Painter recalled the last thing the guy said to him before driving off with the cash: “I just want to thank you. I know I caught you off guard.”

“Don’t worry—the pleasure’s all mine,” Painter told him.

Painter didn’t know who the man was at the time, but when later shown a photograph of Meacham, he confirmed that it was the same guy. After Ken put his story on the air and on Facebook, Painter reached out to relate his encounter. Since then, he has heard similar stories from others in the neighborhood, and it has given him a chance to think about the community he lives in. “You know, people ask about Cincinnati, ‘Is it a little big city or a big little city?’” Painter ponders. “I think this shows it’s a big little city where what people say spreads pretty fast.”
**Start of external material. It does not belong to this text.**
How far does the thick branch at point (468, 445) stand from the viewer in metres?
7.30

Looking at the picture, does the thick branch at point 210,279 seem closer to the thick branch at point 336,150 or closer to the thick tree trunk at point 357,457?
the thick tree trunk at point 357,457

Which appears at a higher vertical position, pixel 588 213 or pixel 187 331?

I’m upstairs in the Hamilton County Courthouse one morning in late September. It’s a preliminary proceeding for one of several check bouncing charges that have caught up to Meacham. I’m sitting with Ken in the public area. After a month of watching his 60 bucks spread out across the internet, he’s got something invested in the narrative, and he’s amped to keep readers and listeners aware of the latest twists.

Meacham is standing before Judge Rucker. While they talk, Ken whips out his Flip camera and starts shooting the scene, in hopes of posting the video later that day. But unauthorized video recording of municipal court proceedings is a no-no. The bailiff snatches the camera out of Ken’s hand and marches it up to the judge. There’s a brief bit of disorder in the court. Eventually the judge has Ken standing front and center, right where Meacham was minutes before. After asking why he made the video, Judge Rucker says it better not appear in public.

It seems the bailiff didn’t know how to turn the camera off, though, because when Ken finally got it back he saw that it had recorded the whole exchange—including the judge muttering something to himself about a selfie.

Ken decided it prudent not to post the video on social media. It turns out that, even in a big little town, sometimes it’s good to keep a bit of the story to yourself.

Editor’s note: On December 1, after Cincinnati Magazine went to press, Christopher Meacham pled guilty to seven counts of writing bad checks, including the $60 check to Ken Katkin mentioned at the beginning of the story. His sentence includes jail time, three years probation, and requires restitution be made to the victims. Katkin has offered to waive his $60 in restitution if Meacham will join him on his Trash Flow Radio show some Saturday afternoon. Meacham has not responded to the offer.